I do have another addiction that also gives me a sense of well being. Can you guess what? I post photos on social media about it almost every day. It is cross country skiing. I almost feel embarrassed about how much I love it. Why do I love it so much? It is a solitary activity like swimming. I’m not good at either so they challenge me. I have no athletic talent whatsoever. In public school I failed tumbling. I was not on the track or volley ball team. Back in the days, swimming was a mandatory university class. I failed it but not university. I did drop out though – university that is. I was a very matured adult when I took up swimming again and a senior when I took up skiing.

I guess you can say I’m in my second childhood. The second time around is better. I have a little more confidence. I’m not as easily embarrassed or care if I look stupid. I’m not competitive. I race only against myself. Skiing has taught me alot about life. There are slippery slopes everywhere. It is risky, life and skiing. Much as I love it, I’m always a little nervous before I go. I’m never raring and tearing to go at it. I’m the reluctant scarity cat, dragging my tail. Heading out in the car, there’s this video playing in my head about my fears and where I will fall. Once I’m on the track, I feel better and when I start out to meet the rising sun, a contented sigh goes through me. That is,  until I come to a slippery slope. Uphill is a physical struggle. Down hill is a heart dropping free fall. I take a deep breath at the top, focus keeping my knees and ankles soft, give a little push and mutter my prayers. I never get comfortable enough that I don’t go through all the same thoughts and feelings each and every time. It’s a good thing. I will never lose the edge or the love. It’s the way I want to live my life, too.

[Transcribed page contents]
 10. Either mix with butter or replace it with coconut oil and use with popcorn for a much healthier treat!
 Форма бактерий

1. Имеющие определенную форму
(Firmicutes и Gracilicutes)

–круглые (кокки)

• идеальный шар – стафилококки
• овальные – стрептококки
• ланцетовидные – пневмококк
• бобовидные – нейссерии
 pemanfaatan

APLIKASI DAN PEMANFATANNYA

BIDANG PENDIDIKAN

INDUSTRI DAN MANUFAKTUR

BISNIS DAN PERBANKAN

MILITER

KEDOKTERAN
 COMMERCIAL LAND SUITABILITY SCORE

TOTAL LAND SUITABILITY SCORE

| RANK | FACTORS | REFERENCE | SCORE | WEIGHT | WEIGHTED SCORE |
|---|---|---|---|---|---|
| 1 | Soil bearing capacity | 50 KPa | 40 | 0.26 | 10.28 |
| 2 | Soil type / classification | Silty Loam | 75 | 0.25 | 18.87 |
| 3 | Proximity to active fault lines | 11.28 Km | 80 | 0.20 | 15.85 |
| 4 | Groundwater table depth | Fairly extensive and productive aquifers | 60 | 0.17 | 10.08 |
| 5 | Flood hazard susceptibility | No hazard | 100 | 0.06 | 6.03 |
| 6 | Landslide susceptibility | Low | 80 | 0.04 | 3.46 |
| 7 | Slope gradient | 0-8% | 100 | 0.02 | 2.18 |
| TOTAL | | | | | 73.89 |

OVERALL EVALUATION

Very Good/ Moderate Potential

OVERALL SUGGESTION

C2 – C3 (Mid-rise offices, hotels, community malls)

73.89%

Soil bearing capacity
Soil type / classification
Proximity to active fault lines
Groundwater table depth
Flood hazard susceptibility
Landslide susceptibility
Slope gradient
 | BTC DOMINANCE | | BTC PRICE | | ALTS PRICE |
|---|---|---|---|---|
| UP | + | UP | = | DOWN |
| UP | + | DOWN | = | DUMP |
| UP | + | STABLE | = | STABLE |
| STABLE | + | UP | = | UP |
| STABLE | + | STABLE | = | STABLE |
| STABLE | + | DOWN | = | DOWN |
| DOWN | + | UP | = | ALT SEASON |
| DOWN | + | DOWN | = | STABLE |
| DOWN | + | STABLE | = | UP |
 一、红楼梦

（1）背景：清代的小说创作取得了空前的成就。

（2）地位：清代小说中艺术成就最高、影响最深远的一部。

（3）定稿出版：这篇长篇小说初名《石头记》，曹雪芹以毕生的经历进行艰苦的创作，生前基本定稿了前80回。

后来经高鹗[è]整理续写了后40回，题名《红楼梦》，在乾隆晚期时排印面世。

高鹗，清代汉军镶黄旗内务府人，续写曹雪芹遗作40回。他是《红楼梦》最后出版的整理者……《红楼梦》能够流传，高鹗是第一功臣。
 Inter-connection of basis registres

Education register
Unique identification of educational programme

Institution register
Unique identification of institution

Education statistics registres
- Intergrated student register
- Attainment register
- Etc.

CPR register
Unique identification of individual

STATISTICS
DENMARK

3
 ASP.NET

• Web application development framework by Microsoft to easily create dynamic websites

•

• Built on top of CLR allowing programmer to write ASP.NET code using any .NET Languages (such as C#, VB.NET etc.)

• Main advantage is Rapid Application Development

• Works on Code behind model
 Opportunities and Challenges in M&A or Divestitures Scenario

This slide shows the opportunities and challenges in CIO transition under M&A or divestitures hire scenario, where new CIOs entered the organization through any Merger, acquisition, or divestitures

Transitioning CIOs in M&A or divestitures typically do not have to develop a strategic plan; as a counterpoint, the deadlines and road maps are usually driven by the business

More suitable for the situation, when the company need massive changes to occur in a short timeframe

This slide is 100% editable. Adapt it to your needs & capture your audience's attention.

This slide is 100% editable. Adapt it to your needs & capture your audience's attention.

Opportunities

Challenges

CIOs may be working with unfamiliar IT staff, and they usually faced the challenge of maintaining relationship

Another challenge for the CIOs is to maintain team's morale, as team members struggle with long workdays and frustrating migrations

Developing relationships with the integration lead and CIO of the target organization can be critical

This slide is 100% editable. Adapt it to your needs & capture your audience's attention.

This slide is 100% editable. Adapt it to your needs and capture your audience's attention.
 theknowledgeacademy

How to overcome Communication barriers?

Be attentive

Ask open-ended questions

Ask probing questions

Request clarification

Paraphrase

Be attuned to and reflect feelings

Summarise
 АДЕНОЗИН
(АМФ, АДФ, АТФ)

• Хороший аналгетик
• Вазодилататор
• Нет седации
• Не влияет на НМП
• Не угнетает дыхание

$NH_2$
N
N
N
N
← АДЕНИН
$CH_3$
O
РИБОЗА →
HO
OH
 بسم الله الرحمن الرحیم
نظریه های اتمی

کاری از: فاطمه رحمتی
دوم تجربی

Assigned task 1:
Answer these questions from the skiing essay:
(a) Which university class was once mandatory?
(b) Which two school teams was the writer not on?
(c) What does the writer say goes through them when starting out to meet the rising sun?
Assigned task 2:
List everything the writer of the skiing essay does at the top of a downhill slope.
Assigned task 3:
Carry on the essay about cross country skiing from its final sentence.
The records have no connection to the text.

Task answer 1:
(a) Swimming
(b) The track team and the volleyball team
(c) A contented sigh

Task answer 2:
- Takes a deep breath
- Focuses on keeping knees and ankles soft
- Gives a little push
- Mutters prayers

Task answer 3:
There are days when I don’t feel that brave or strong. I have my rabbit holes along the ski trail where I can circumvent my scary spots. I just follow the rabbit tracks. In the words of Mary Oliver,  I do not have to be good. I do not have to walk on my knees for a hundred miles through the desert repenting. I only have to let the soft animal of my body love what it loves.





Image from wikipedia.org

Some mornings I feel like Bill Murray in Groundhog Day, waking up to the same morning day in and day out.  The unchanging greyness frightens me in the first moment of wakefulness.  Have you ever experienced that?

The thing not to do is to dawdle in bed, but I do.  The greyness holds me there.  I am unwilling to touch the cold floor of reality and face the day.  I’ve been here before many times.  I know that the moment my feet hit the ground, the feeling will dissipate.  No, it does not magically evaporate.  I have to assist its departure.  How?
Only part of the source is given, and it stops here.